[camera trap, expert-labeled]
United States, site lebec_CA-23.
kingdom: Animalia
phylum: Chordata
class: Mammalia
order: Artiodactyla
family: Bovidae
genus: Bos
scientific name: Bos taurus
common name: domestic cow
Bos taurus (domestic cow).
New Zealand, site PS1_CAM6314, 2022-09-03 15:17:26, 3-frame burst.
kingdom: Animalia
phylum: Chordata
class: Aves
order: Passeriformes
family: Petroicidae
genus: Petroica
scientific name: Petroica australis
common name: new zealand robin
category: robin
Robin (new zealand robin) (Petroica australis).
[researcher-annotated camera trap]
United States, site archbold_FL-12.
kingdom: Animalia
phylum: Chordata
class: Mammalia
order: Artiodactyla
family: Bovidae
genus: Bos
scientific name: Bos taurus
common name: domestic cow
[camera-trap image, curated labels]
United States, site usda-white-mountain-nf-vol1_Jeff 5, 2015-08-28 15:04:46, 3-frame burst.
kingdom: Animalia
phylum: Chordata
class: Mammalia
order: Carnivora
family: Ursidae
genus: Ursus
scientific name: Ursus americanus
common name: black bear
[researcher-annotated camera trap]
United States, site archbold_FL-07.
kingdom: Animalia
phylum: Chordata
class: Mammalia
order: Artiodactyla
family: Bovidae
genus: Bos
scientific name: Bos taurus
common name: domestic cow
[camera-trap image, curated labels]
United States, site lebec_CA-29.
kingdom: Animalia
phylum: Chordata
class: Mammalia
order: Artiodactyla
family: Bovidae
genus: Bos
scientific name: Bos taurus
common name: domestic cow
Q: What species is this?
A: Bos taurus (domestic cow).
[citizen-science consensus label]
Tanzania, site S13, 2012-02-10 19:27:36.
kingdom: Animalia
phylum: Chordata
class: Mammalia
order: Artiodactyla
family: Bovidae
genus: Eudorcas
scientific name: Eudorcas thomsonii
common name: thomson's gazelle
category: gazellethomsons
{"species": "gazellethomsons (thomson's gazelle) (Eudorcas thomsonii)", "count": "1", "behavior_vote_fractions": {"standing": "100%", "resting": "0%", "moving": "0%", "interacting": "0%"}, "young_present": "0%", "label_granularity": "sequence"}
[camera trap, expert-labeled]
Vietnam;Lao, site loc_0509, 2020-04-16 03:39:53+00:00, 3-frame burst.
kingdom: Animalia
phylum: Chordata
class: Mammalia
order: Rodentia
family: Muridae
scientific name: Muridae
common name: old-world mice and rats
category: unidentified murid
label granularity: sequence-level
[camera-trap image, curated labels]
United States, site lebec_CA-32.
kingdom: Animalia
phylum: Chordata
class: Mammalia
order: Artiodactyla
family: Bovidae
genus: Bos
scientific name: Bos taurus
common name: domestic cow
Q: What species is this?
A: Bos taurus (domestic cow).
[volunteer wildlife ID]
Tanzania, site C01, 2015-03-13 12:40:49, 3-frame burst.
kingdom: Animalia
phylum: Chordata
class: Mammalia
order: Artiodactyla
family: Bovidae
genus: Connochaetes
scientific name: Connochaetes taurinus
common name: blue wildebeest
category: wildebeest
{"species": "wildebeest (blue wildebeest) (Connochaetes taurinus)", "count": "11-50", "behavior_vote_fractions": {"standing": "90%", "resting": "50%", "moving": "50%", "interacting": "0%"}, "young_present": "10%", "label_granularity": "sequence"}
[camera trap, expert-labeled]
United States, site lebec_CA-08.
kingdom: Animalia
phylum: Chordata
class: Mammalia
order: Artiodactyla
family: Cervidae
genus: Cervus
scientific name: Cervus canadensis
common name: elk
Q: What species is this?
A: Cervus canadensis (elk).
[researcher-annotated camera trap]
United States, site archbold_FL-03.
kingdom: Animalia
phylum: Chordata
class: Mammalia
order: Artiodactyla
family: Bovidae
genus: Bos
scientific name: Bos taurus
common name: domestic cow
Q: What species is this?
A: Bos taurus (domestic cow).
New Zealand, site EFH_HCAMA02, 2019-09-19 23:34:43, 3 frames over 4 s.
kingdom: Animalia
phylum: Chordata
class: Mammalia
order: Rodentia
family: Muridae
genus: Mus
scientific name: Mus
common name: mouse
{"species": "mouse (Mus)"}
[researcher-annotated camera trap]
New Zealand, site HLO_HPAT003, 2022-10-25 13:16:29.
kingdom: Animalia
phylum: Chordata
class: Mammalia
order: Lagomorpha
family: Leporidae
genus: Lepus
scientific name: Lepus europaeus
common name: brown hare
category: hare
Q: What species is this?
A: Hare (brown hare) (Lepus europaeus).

Work order:
Read the lines above. Gather those in which the string "blue" is found.

Your response:
common name: blue wildebeest
{"species": "wildebeest (blue wildebeest) (Connochaetes taurinus)", "count": "11-50", "behavior_vote_fractions": {"standing": "90%", "resting": "50%", "moving": "50%", "interacting": "0%"}, "young_present": "10%", "label_granularity": "sequence"}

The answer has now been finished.